On 5/25/2021 2:23 PM, Paul Eggert wrote:
The GCC manual's documentation of -fno-trampolines was apparently
written from an Ada point of view. However, when I read it I
understandably mistook it to say that -fno-trampolines also works for
C, C++, etc. It doesn't: it is silently ignored for these languages,
and I assume for any language other than Ada.

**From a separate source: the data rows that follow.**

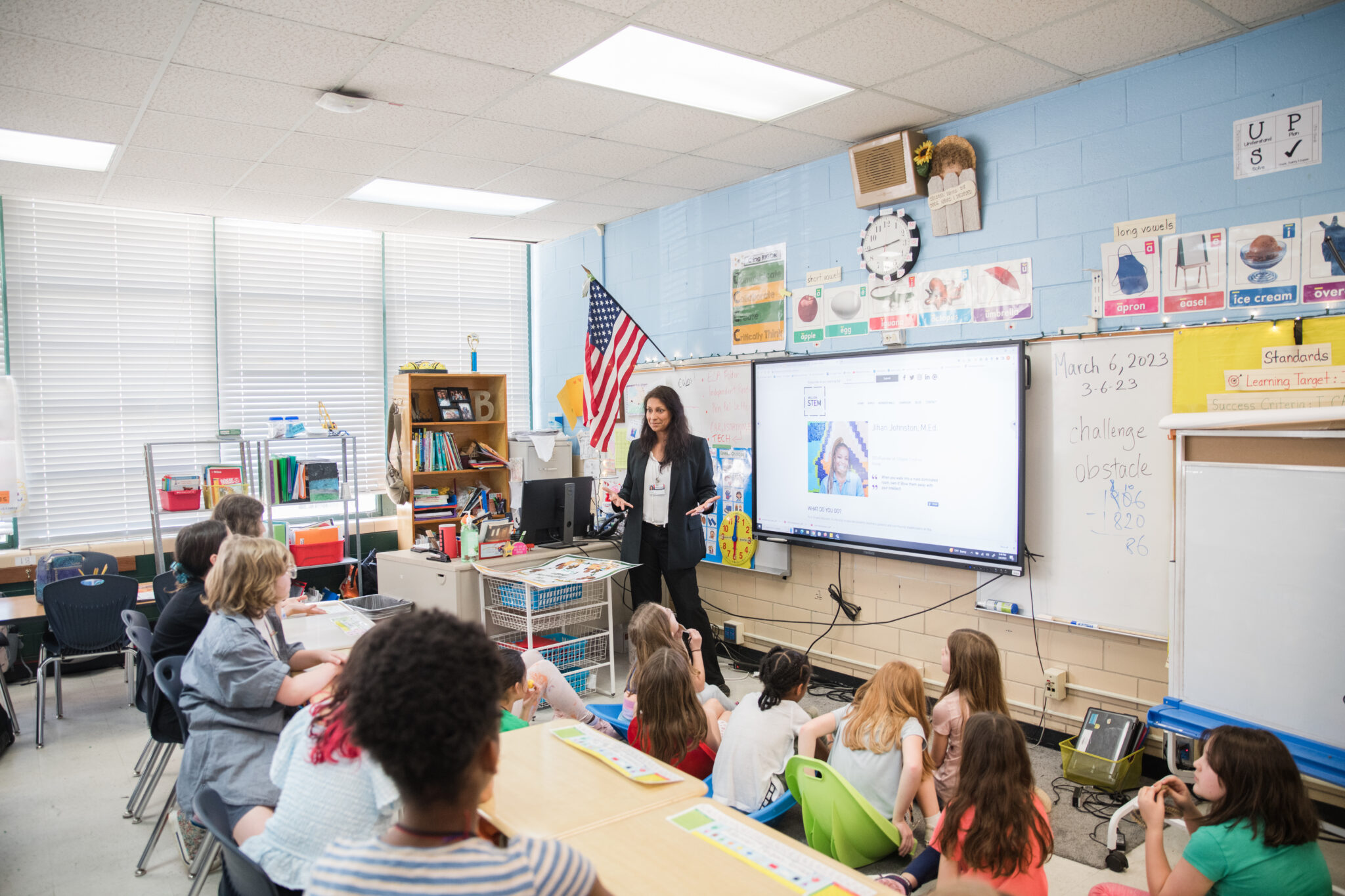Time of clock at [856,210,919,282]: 2:43
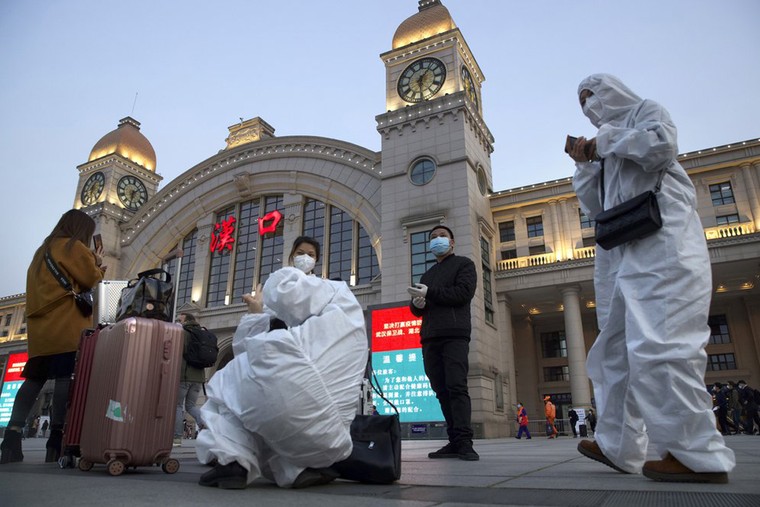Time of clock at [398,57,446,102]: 6:06
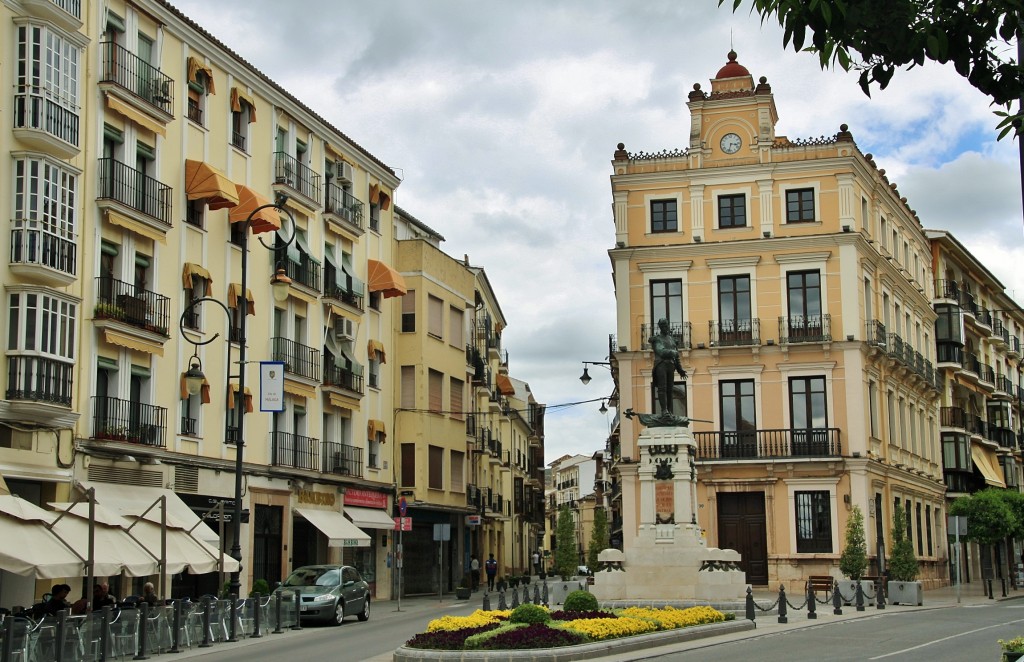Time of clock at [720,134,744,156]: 3:32
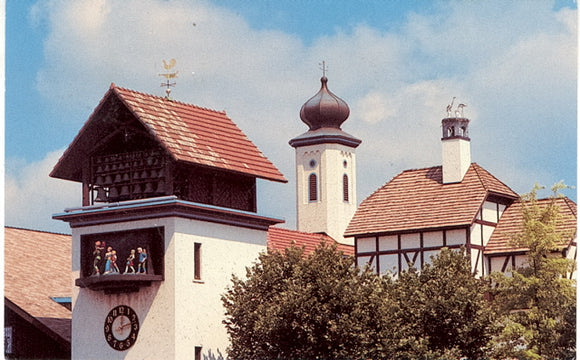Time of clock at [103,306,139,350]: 12:12
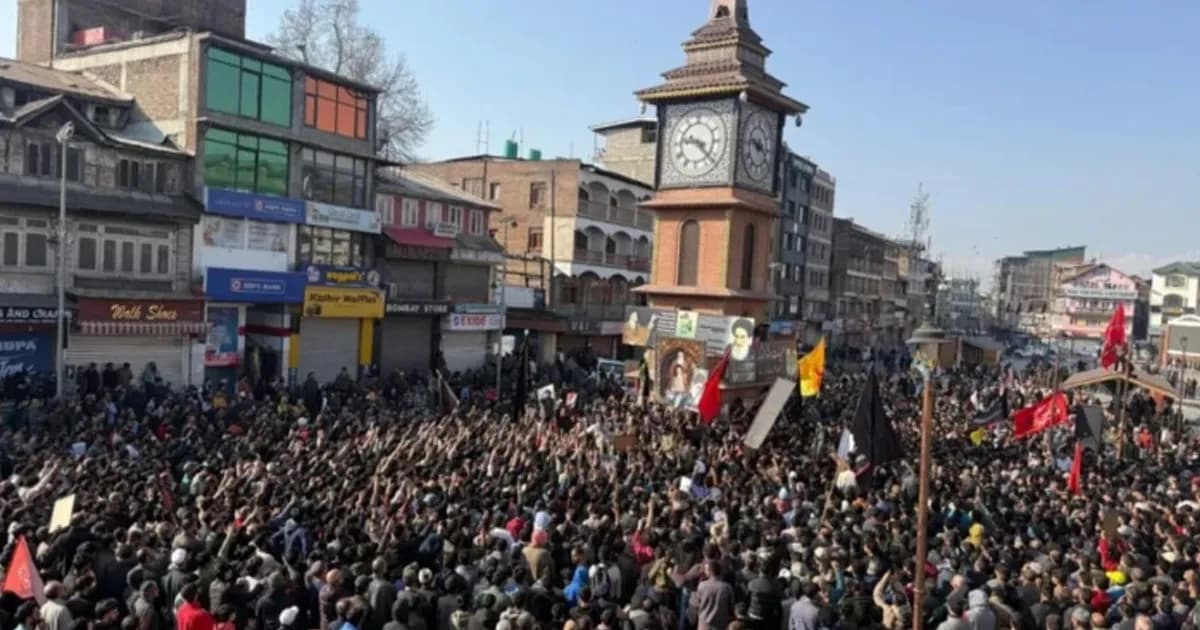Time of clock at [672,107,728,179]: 9:22
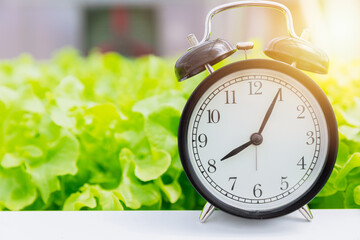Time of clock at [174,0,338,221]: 8:04
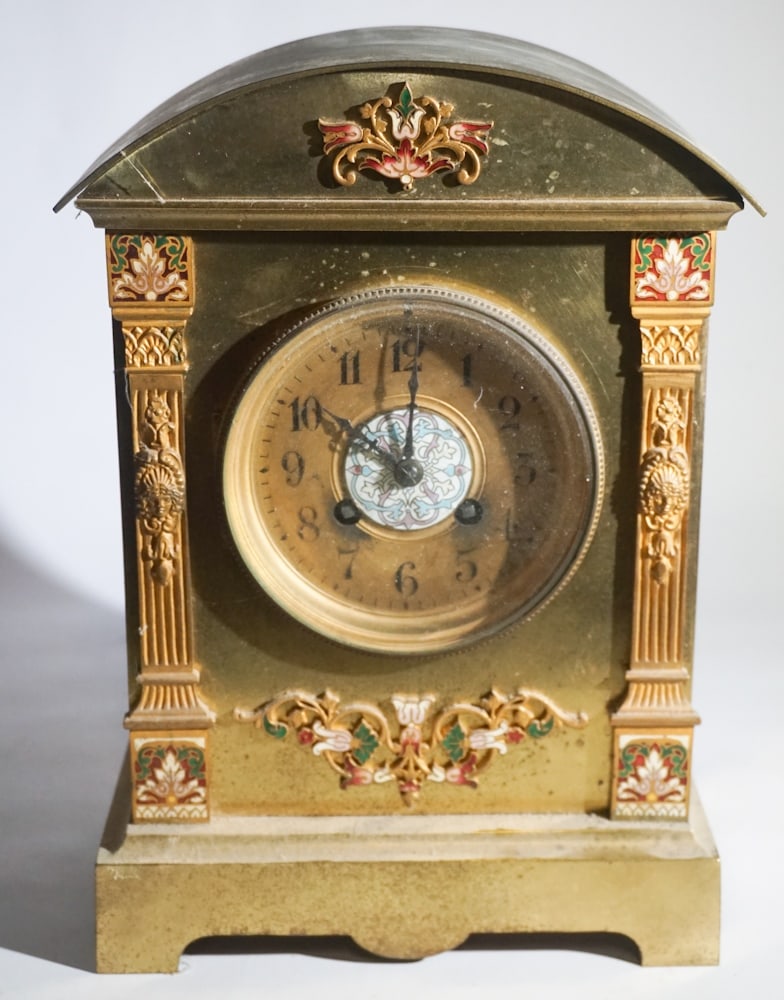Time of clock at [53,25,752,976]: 10:00
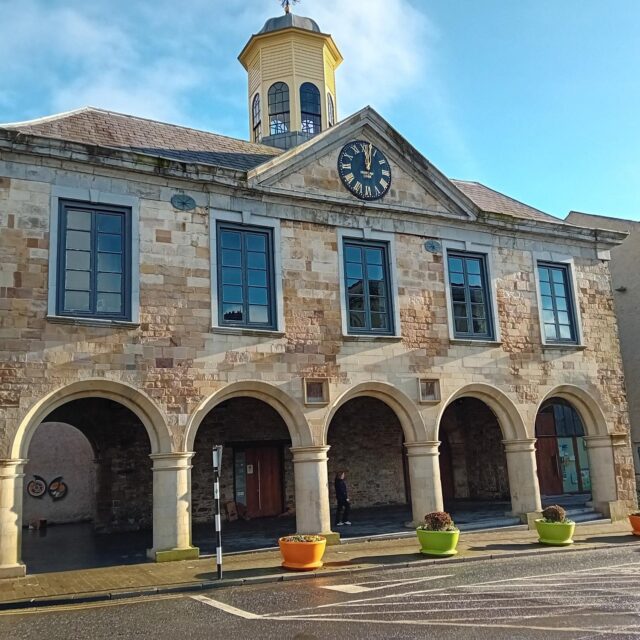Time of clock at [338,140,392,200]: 12:02
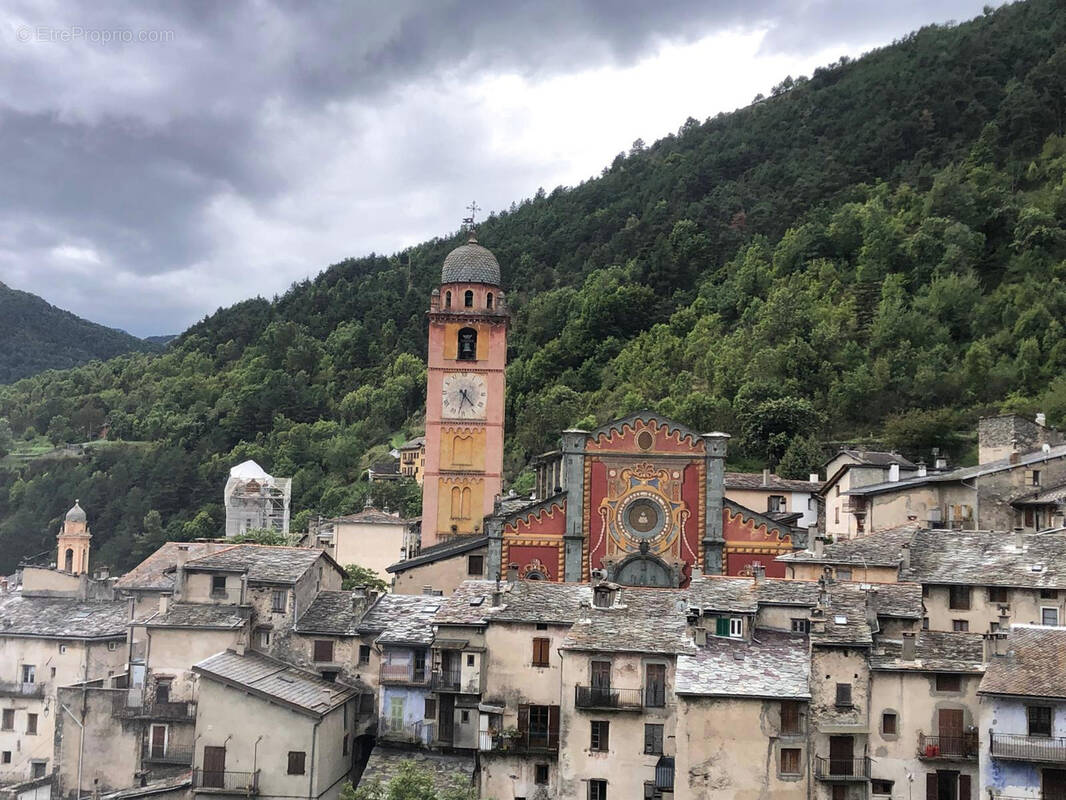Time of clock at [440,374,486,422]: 4:32
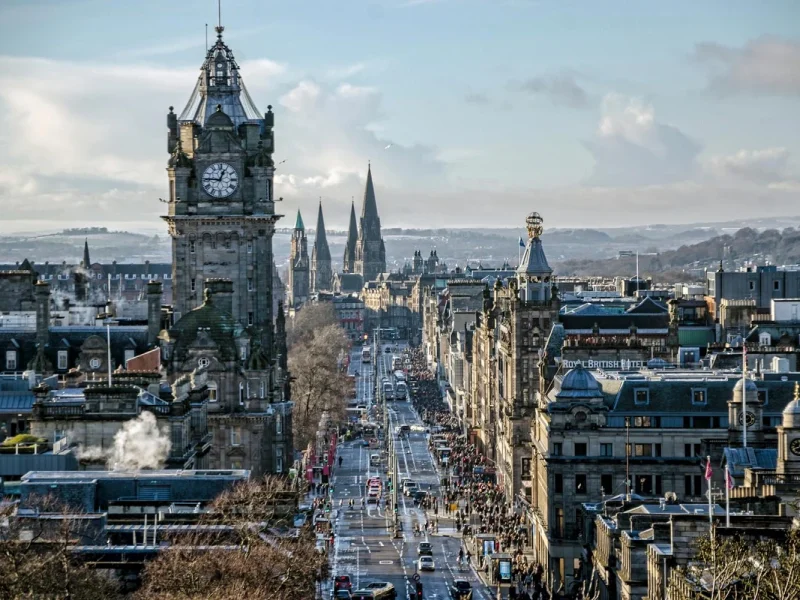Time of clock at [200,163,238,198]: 12:45
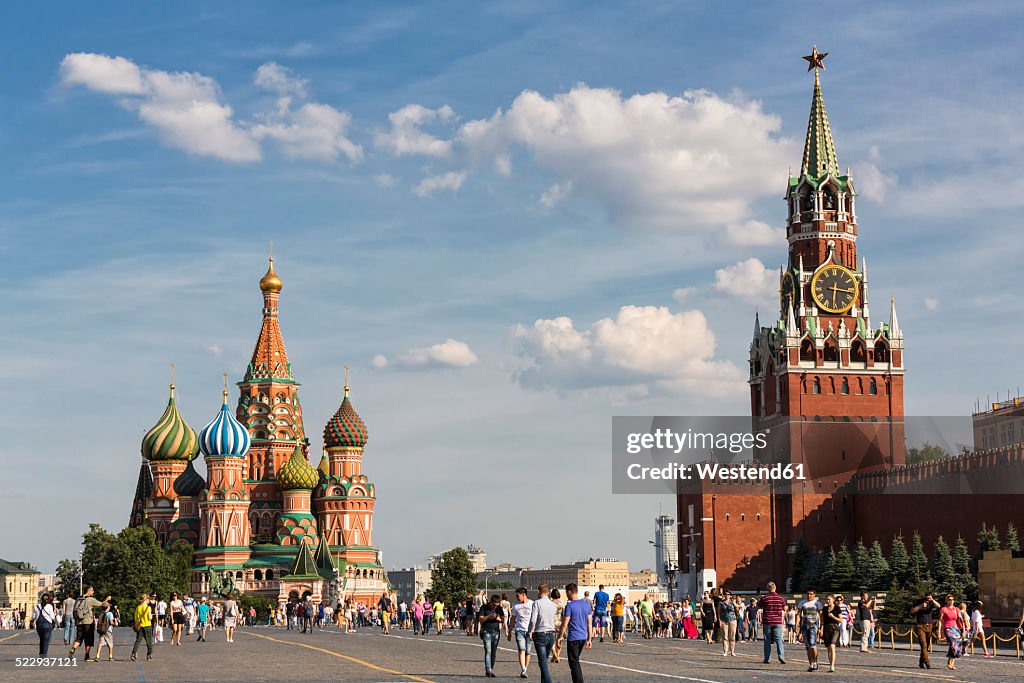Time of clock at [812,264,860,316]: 6:16
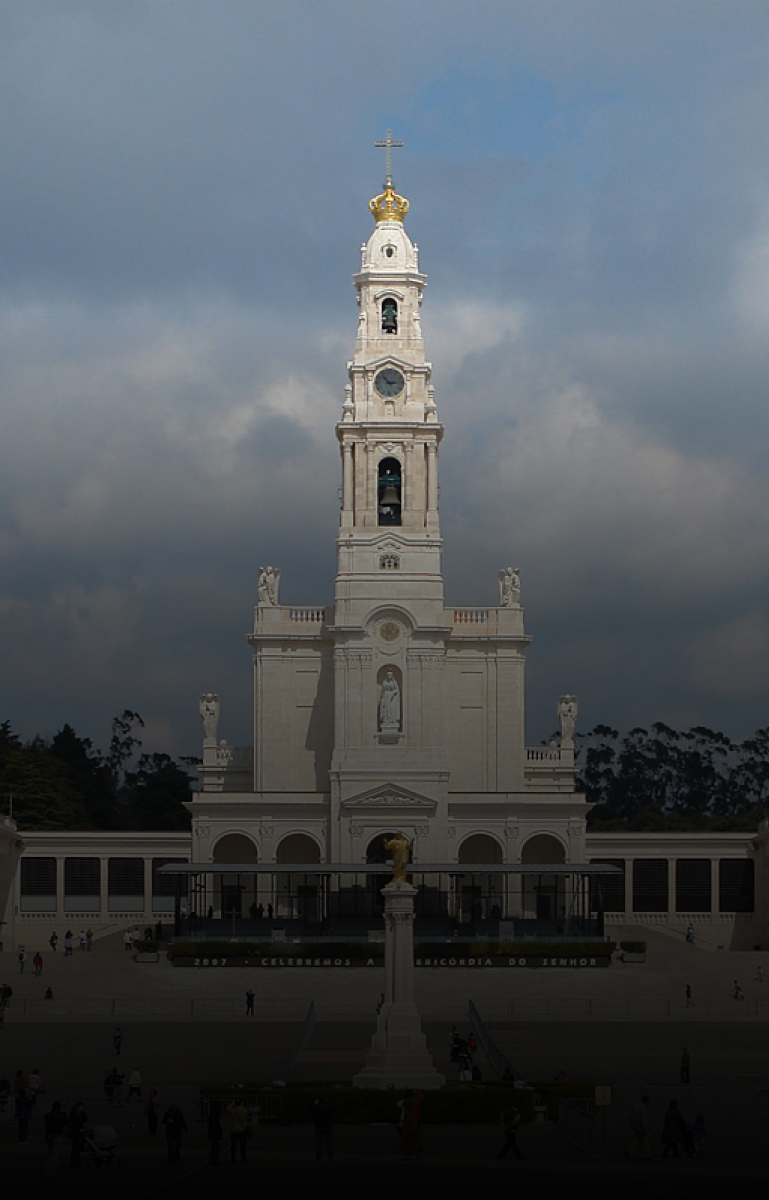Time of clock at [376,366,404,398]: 2:53
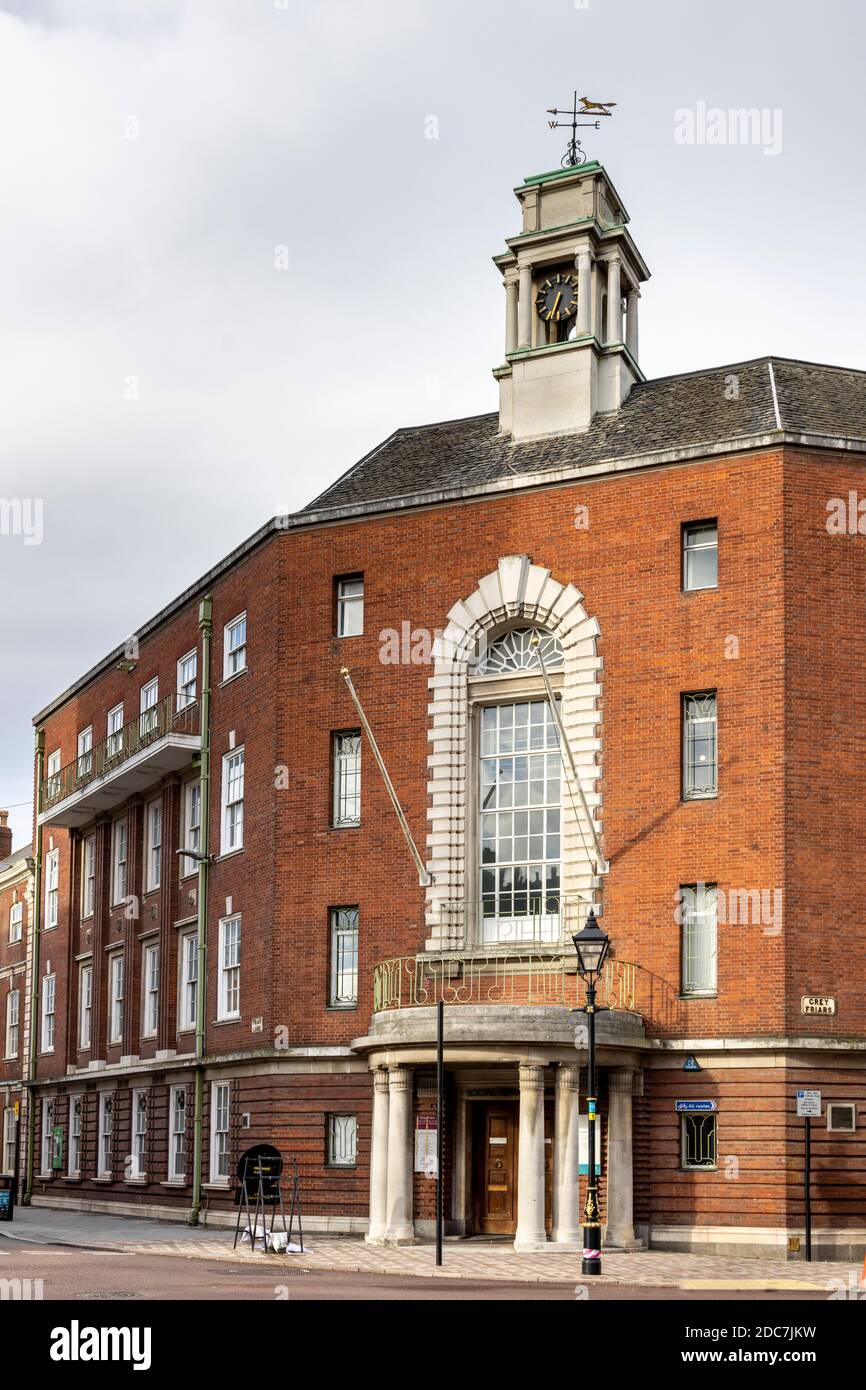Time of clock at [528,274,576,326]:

This confusion caused me to go in the wrong direction in a Gnulib
dicussion, as I mistakenly thought that entire C apps with nested
functions could be compiled with -fno-trampolines and then use nested
C functions in stack overflow handlers where the alternate stack
is allocated via malloc. I was wrong, as this won't work on common
platforms like x86-64 where malloc yields non-executable storage.
gcc/
* doc/invoke.texi (Code Gen Options):
* doc/tm.texi.in (Trampolines):
Document that -fno-trampolines and -ftrampolines work
only with Ada.
So Martin Uecker probably has the most state on this. IIRC when we last
discussed -fno-trampolines the belief was that it could be easily made
to work independent of the language, but that it was ultimately an ABI
change. That ultimately derailed plans to use -fno-trampolines for
other languages in the immediate term.
The patch is fine, I just wanted to give you a bit of background on the
state. I'll go ahead and commit it for you.